TITLE OF THE OPERATION: Right frontotemporal craniotomy and evacuation of hematoma, biopsy of membranes, microtechniques.
INDICATIONS: The patient is a 75-year-old man with a 6-week history of decline following a head injury. He was rendered unconscious by the head injury. He underwent an extensive syncopal workup in Mississippi. This workup was negative. The patient does indeed have a heart pacemaker. The patient was admitted to ABCD three days ago and yesterday underwent a CT scan, which showed a large appearance of subdural hematoma. There is a history of some bladder tumors and so a scan with contrast was obtained that showed some enhancement in the membranes. I decided to perform a craniotomy rather than burr hole drainage because of the enhancing membranes and the history of a bladder tumor undefined as well as layering of the blood within the cavity. The patient and the family understood the nature, indications, and risk of the surgery and agreed to go ahead.

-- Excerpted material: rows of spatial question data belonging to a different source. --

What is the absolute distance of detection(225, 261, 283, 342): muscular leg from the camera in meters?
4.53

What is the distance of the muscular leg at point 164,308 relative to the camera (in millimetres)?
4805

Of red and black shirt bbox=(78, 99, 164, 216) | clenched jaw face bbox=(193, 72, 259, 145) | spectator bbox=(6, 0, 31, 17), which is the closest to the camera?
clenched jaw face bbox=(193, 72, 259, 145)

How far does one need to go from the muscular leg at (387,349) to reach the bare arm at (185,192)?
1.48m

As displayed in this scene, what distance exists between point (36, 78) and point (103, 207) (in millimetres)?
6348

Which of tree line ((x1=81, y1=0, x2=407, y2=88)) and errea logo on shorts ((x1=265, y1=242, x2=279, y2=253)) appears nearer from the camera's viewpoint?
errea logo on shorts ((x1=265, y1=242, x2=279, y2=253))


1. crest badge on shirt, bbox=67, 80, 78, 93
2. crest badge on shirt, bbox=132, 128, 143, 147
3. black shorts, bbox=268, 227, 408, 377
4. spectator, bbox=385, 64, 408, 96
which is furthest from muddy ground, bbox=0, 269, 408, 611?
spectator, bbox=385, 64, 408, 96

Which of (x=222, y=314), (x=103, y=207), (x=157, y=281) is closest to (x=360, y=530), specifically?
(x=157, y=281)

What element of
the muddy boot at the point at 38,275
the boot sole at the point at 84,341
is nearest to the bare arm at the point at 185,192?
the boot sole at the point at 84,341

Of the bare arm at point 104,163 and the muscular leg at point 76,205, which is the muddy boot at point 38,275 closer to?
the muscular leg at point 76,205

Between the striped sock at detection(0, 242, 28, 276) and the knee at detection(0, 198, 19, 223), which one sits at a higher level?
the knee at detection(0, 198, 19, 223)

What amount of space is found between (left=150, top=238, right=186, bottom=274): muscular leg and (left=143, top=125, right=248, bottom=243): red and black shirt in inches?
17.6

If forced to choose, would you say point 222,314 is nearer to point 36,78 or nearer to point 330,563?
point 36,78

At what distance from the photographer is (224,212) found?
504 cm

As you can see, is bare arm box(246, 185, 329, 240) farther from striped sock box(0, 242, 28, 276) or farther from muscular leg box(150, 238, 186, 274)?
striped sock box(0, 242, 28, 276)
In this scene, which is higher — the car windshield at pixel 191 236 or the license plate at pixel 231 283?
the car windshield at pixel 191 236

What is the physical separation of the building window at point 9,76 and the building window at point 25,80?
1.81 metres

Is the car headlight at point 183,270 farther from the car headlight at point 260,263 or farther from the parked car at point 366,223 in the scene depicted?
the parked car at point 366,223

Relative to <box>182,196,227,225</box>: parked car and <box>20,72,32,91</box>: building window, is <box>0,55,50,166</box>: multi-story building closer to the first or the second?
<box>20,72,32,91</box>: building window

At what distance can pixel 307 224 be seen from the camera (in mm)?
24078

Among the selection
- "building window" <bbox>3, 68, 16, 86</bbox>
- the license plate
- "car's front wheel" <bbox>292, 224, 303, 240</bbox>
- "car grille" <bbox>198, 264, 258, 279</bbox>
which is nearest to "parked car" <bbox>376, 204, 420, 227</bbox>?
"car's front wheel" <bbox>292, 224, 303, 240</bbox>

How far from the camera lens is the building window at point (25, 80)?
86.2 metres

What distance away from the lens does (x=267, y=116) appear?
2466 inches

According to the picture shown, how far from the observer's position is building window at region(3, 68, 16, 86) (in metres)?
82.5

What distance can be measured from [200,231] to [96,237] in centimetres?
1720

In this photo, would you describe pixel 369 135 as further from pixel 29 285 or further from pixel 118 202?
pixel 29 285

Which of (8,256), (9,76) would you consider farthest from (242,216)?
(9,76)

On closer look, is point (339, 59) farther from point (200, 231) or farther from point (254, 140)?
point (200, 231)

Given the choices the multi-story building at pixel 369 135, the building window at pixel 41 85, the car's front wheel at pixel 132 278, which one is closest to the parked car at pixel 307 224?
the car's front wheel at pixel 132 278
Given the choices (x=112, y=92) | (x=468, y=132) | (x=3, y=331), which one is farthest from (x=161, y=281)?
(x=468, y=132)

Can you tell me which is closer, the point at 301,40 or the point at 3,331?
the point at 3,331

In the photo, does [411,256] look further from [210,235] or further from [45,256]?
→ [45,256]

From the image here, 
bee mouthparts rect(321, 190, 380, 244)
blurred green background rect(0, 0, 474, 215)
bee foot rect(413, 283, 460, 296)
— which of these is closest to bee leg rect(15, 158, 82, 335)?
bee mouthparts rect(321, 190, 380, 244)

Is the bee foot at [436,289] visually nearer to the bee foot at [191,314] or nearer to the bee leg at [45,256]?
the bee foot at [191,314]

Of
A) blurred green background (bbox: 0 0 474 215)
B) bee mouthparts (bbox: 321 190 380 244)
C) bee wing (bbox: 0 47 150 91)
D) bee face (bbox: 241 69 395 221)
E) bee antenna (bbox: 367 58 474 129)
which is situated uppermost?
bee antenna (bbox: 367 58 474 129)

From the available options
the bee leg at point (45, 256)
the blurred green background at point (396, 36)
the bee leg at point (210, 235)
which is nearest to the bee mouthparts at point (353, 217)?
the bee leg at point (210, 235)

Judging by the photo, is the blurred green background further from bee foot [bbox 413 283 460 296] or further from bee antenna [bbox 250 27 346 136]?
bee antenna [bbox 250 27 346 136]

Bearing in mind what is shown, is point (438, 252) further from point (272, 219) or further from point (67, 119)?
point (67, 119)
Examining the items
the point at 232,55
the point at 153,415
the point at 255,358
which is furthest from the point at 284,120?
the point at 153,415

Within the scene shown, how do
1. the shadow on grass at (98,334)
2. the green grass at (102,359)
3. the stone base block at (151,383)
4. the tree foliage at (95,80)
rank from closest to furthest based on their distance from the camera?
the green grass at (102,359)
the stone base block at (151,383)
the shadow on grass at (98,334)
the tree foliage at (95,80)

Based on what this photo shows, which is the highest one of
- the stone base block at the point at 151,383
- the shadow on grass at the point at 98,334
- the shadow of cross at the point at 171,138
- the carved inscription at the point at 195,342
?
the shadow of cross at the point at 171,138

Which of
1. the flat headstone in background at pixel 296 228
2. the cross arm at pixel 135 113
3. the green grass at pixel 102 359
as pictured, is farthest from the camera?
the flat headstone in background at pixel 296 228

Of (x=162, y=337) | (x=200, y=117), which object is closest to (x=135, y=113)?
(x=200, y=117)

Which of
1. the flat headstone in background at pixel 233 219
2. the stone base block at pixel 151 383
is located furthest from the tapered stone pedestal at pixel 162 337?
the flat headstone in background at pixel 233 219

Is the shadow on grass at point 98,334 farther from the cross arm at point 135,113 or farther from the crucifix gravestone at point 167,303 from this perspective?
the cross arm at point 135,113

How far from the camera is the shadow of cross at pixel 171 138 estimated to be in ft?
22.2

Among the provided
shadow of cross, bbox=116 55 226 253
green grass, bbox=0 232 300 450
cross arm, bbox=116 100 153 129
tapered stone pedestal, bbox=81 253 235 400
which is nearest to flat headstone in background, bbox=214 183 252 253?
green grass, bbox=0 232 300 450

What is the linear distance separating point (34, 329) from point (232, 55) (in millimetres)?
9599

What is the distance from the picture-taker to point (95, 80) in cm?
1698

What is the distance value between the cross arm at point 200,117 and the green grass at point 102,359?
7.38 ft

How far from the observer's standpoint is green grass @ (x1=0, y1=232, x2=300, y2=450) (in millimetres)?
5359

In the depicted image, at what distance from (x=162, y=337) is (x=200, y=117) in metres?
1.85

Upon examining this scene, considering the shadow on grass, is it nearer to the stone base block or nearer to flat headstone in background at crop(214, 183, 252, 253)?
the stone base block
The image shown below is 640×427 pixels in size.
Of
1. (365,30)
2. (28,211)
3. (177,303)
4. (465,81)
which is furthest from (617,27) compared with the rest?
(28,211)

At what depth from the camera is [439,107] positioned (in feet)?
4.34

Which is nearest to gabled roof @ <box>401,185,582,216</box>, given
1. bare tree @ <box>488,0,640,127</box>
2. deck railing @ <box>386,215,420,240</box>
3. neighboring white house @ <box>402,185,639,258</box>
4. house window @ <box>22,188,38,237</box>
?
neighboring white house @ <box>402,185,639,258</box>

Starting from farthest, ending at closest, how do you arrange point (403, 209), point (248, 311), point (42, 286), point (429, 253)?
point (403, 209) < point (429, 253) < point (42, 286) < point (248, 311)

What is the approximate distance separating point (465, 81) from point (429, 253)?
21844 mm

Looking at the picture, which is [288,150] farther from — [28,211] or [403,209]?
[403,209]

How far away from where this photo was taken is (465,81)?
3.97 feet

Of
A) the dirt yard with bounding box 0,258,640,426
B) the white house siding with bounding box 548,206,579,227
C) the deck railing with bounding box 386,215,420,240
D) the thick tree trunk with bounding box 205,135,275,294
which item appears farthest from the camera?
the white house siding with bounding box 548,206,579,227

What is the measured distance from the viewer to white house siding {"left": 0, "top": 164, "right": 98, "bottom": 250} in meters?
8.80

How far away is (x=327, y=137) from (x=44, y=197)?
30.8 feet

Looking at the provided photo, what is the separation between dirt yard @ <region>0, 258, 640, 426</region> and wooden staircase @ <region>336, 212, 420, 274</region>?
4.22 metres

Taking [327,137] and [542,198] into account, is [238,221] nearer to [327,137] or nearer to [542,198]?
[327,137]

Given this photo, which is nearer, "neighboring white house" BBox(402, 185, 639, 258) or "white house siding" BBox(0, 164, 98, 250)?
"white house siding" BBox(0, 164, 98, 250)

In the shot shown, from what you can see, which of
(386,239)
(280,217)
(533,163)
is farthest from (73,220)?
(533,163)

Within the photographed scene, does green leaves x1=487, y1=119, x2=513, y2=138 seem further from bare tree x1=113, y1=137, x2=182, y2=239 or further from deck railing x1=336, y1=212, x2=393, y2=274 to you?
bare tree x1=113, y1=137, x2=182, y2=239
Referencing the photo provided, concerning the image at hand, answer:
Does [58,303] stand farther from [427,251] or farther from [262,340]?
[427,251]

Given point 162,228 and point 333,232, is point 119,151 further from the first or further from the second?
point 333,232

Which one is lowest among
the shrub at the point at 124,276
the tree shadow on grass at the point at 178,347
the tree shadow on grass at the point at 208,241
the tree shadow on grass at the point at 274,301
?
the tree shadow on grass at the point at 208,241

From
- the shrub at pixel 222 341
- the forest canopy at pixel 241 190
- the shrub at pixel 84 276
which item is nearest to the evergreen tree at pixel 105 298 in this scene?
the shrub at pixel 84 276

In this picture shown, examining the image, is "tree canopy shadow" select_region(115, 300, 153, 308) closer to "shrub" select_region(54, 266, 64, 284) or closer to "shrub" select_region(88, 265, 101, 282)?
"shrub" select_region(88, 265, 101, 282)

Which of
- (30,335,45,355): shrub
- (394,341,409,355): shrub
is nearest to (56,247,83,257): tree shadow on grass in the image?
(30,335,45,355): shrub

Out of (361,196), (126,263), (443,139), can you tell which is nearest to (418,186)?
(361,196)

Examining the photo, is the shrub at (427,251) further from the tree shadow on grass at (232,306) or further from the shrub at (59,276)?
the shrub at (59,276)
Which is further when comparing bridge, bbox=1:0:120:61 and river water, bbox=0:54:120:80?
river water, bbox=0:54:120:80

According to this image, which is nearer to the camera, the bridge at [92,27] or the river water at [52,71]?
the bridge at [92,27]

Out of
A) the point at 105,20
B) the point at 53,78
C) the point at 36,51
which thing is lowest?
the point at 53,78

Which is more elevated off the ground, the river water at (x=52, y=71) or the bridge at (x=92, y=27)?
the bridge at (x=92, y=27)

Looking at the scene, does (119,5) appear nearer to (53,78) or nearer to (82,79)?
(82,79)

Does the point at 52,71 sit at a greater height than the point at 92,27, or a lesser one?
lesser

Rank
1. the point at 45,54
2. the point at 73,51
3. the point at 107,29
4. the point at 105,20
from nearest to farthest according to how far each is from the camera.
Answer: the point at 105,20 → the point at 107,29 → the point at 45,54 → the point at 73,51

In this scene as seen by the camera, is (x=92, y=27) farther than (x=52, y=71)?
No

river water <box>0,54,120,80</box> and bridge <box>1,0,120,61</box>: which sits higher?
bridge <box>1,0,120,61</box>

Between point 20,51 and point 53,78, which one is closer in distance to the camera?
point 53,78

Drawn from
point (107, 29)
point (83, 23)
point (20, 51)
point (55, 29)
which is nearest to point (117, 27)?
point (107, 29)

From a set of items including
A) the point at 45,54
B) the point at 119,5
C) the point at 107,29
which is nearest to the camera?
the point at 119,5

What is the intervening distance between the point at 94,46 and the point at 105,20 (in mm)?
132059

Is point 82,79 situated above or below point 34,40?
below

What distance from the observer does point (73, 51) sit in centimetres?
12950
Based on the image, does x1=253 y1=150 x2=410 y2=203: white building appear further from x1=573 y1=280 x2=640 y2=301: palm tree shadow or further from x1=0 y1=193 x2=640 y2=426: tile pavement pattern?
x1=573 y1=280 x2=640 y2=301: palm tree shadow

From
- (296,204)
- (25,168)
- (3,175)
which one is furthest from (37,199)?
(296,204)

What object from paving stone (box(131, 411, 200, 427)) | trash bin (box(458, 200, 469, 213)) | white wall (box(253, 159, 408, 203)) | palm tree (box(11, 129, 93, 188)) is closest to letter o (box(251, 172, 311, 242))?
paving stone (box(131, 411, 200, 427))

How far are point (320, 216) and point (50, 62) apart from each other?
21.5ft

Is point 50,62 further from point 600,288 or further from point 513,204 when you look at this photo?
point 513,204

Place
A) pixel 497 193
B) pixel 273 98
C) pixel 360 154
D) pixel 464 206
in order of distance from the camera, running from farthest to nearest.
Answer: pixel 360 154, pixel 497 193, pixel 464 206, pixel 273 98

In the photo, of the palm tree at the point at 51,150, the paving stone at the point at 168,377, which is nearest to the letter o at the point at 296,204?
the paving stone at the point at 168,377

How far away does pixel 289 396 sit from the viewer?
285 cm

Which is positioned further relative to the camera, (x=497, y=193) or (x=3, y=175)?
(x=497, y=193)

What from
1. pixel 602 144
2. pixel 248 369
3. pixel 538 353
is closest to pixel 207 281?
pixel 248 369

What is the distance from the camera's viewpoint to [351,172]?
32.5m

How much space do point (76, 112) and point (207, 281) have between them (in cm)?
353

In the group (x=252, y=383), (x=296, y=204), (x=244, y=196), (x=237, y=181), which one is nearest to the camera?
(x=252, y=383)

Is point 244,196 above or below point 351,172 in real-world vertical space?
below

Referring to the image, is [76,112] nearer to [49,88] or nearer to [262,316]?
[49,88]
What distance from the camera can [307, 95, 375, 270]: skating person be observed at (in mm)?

Estimated blood loss for the case was less than 30 mL. Sponge and needle counts were correct.
FINDINGS: Chronic subdural hematoma with multiple septations and thickened subdural membrane.
I might add that the arachnoid was not violated at all during this procedure. Also, it was noted that there was no subarachnoid blood but only subdural blood.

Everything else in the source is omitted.